## Provided material
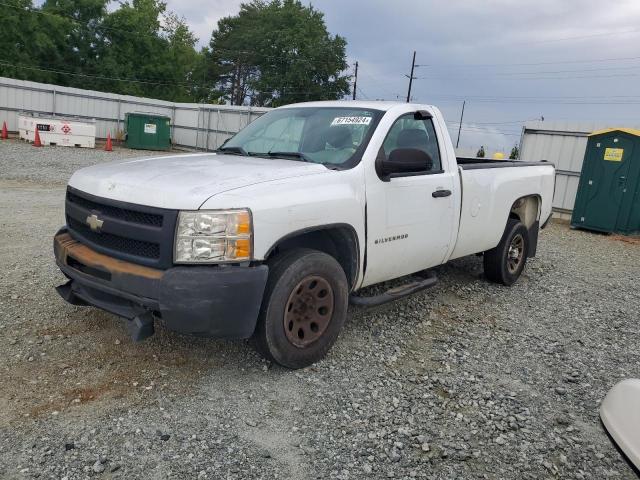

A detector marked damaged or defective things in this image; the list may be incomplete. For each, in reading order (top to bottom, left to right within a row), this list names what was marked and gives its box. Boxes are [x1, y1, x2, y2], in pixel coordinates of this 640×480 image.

damaged front bumper [52, 229, 268, 342]
rusty steel wheel rim [284, 274, 336, 348]
rusty steel wheel rim [508, 233, 524, 274]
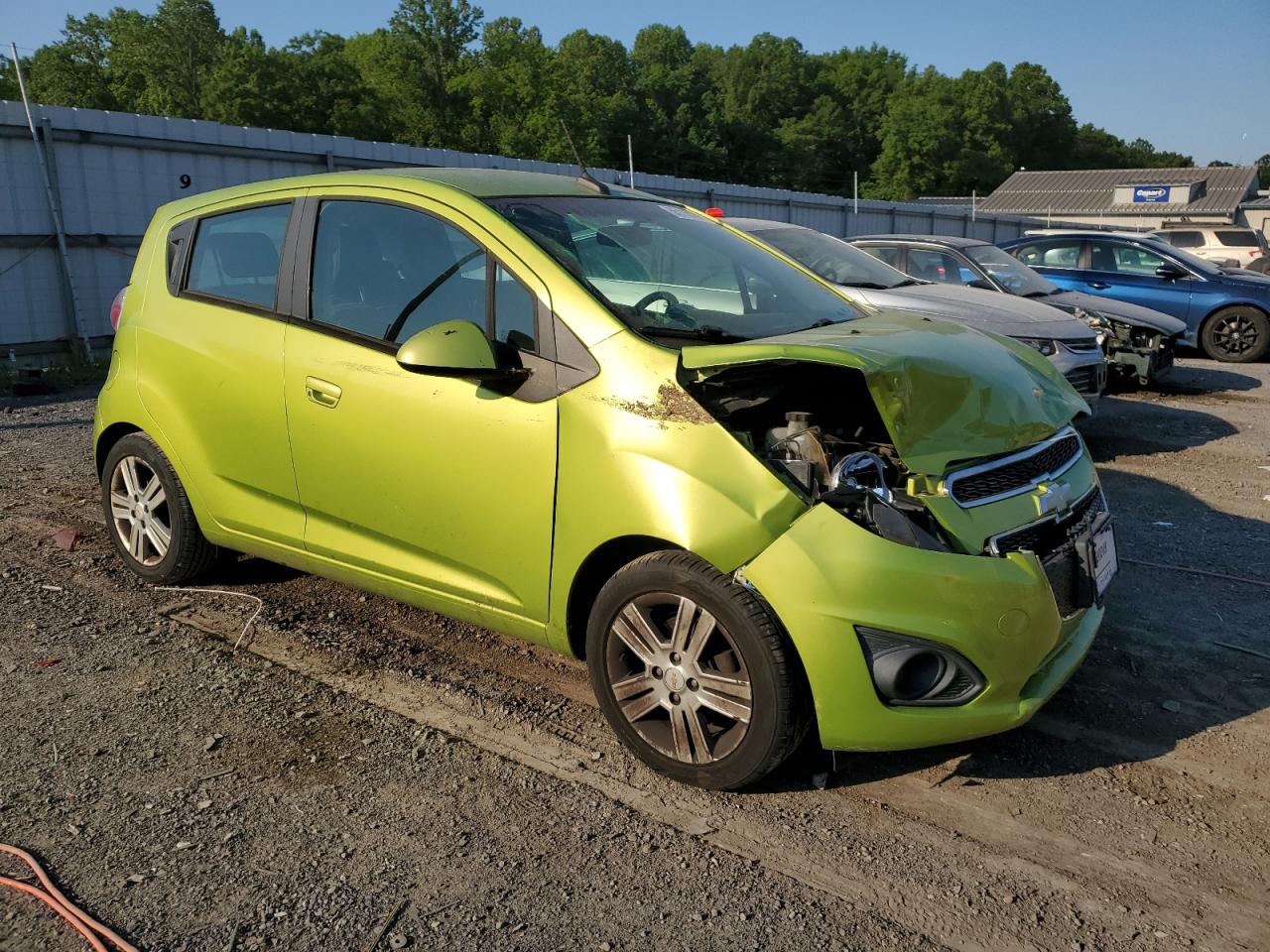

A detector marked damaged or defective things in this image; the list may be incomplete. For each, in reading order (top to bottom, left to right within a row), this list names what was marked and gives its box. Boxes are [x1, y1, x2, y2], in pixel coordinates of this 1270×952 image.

crumpled hood [853, 283, 1102, 342]
damaged gray car [848, 234, 1183, 388]
crumpled hood [1046, 289, 1183, 337]
crumpled hood [681, 313, 1086, 477]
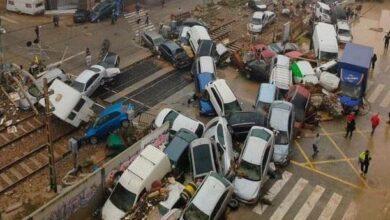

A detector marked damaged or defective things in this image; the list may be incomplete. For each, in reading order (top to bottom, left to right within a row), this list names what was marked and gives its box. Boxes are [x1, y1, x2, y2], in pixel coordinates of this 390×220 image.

crushed vehicle [38, 79, 94, 127]
destroyed van [38, 79, 95, 127]
crushed vehicle [84, 102, 135, 144]
destroyed van [101, 145, 171, 219]
crushed vehicle [102, 145, 171, 219]
crushed vehicle [141, 30, 165, 54]
crushed vehicle [158, 40, 192, 69]
crushed vehicle [154, 107, 206, 137]
crushed vehicle [191, 55, 216, 116]
crushed vehicle [188, 138, 219, 180]
crushed vehicle [181, 172, 233, 220]
crushed vehicle [204, 116, 235, 176]
crushed vehicle [206, 78, 242, 117]
crushed vehicle [225, 111, 268, 142]
crushed vehicle [232, 126, 274, 204]
crushed vehicle [248, 10, 276, 33]
crushed vehicle [270, 101, 294, 165]
crushed vehicle [284, 84, 310, 126]
crushed vehicle [290, 60, 318, 85]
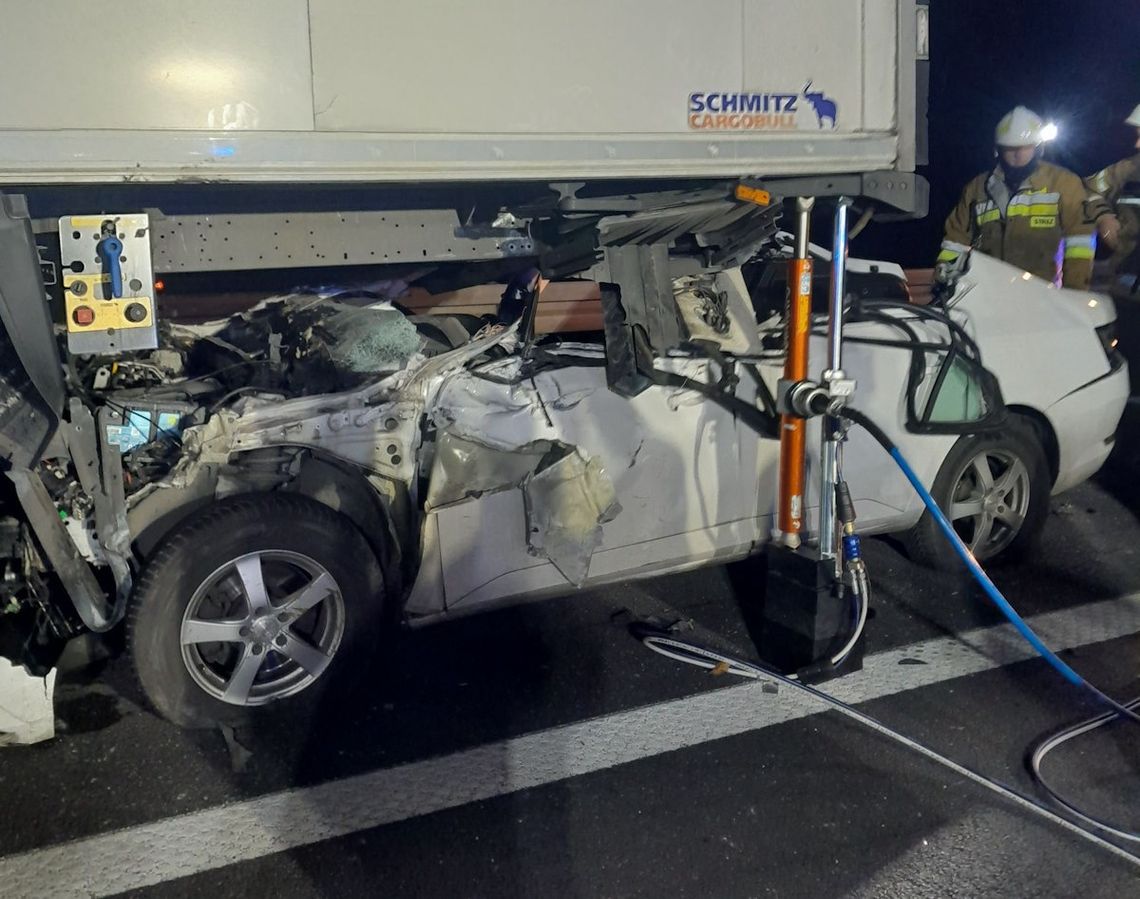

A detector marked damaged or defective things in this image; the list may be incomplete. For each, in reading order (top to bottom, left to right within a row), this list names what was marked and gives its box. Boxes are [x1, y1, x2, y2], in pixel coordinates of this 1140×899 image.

torn sheet metal [426, 435, 554, 512]
torn sheet metal [522, 446, 620, 587]
torn sheet metal [0, 656, 54, 747]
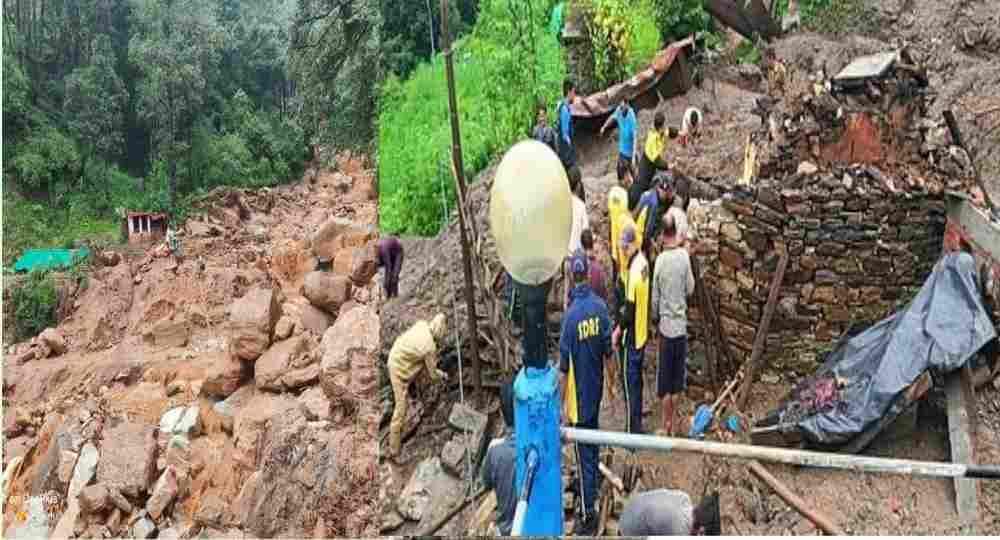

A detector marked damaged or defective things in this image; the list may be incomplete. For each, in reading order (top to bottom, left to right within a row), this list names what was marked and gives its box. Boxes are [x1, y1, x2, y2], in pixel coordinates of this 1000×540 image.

broken roof [572, 37, 696, 119]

## Action item
In the entries above, copy the lines from the one that contains "this 1000×540 image." through the last line, exactly as they appear.

## Your response
A detector marked damaged or defective things in this image; the list may be incomplete. For each, in reading order (top to bottom, left to right within a row), this list names what was marked and gives its box. Boxes are [x1, y1, x2, y2], in pixel coordinates of this 1000×540 image.

broken roof [572, 37, 696, 119]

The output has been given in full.